### Exercise objective
Each line from the one containing "content_type: text/html; charset=utf-8" through the last line of the entries below is to be transcribed exactly. Nothing else belongs in the reply.
** Opening Records provided block **
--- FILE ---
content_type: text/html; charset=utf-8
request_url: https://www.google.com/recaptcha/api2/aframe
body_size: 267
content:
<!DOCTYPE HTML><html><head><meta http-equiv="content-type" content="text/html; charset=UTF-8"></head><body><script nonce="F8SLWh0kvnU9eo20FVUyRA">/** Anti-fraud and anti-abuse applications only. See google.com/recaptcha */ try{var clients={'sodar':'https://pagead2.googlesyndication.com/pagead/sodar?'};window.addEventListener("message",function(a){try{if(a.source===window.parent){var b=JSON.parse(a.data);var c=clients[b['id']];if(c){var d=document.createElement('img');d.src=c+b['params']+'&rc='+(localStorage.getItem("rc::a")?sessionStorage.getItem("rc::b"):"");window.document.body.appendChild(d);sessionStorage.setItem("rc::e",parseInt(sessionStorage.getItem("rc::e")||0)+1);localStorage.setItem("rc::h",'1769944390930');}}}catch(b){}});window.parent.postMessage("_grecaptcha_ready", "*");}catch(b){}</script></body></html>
** Closing Records provided block **
### Task output
content_type: text/html; charset=utf-8
request_url: https://www.google.com/recaptcha/api2/aframe
body_size: 267
content:
<!DOCTYPE HTML><html><head><meta http-equiv="content-type" content="text/html; charset=UTF-8"></head><body><script nonce="F8SLWh0kvnU9eo20FVUyRA">/** Anti-fraud and anti-abuse applications only. See google.com/recaptcha */ try{var clients={'sodar':'https://pagead2.googlesyndication.com/pagead/sodar?'};window.addEventListener("message",function(a){try{if(a.source===window.parent){var b=JSON.parse(a.data);var c=clients[b['id']];if(c){var d=document.createElement('img');d.src=c+b['params']+'&rc='+(localStorage.getItem("rc::a")?sessionStorage.getItem("rc::b"):"");window.document.body.appendChild(d);sessionStorage.setItem("rc::e",parseInt(sessionStorage.getItem("rc::e")||0)+1);localStorage.setItem("rc::h",'1769944390930');}}}catch(b){}});window.parent.postMessage("_grecaptcha_ready", "*");}catch(b){}</script></body></html>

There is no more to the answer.